WORK TASK: Your task is to restate word for word the lines in the material below, from the one with "superhero-pets-MAIN" up to and including the one with "Raven Crow Bird". Do not carry over the pictures.

INPUT DATA:
-.-.-

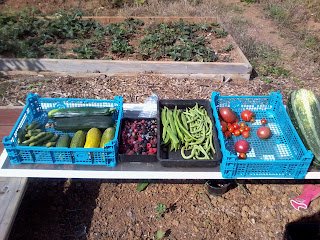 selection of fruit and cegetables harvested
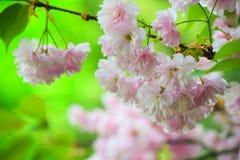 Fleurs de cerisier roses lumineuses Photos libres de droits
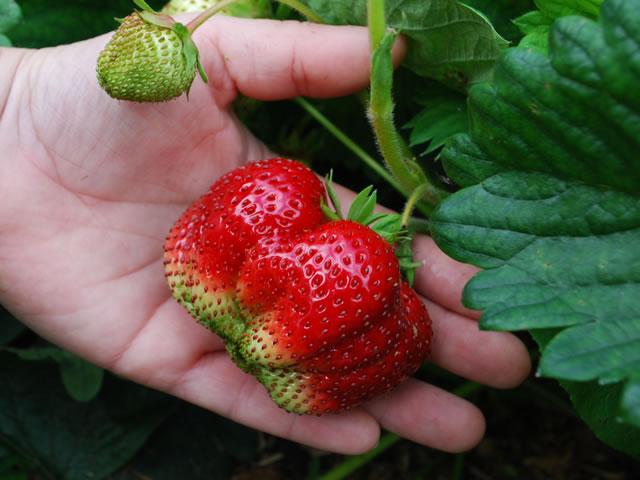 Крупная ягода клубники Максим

-.-.-

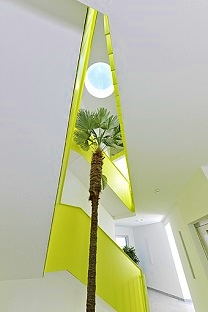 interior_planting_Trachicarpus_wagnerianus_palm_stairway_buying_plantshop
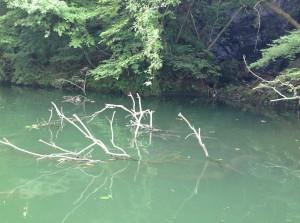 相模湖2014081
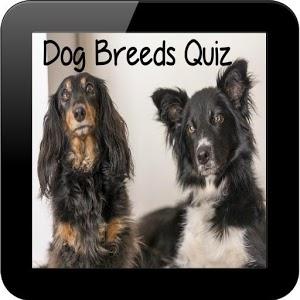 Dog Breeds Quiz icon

-.-.-

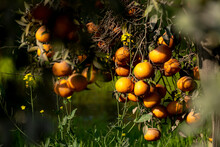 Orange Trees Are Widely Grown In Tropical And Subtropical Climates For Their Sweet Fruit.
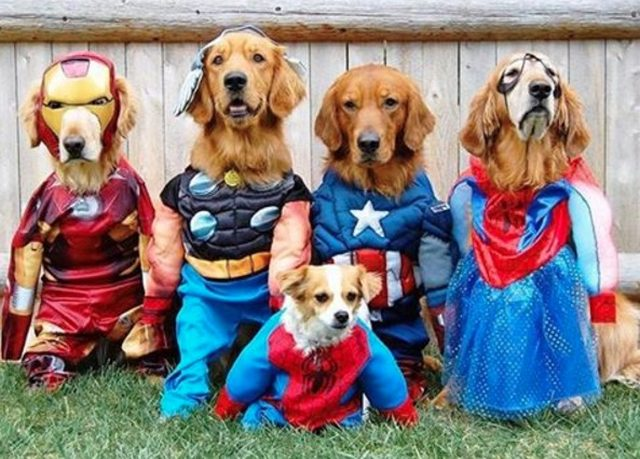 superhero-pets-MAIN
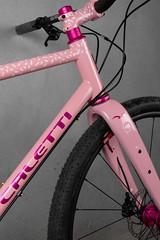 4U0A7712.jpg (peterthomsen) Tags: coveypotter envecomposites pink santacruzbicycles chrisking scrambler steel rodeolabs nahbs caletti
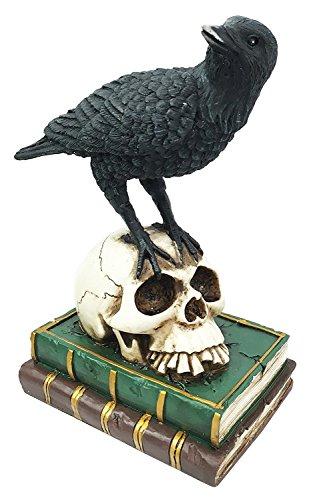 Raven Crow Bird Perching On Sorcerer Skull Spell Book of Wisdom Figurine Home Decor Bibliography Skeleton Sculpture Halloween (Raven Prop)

-.-.-

RESULT OF THIS TASK:
 superhero-pets-MAIN
 4U0A7712.jpg (peterthomsen) Tags: coveypotter envecomposites pink santacruzbicycles chrisking scrambler steel rodeolabs nahbs caletti
 Raven Crow Bird Perching On Sorcerer Skull Spell Book of Wisdom Figurine Home Decor Bibliography Skeleton Sculpture Halloween (Raven Prop)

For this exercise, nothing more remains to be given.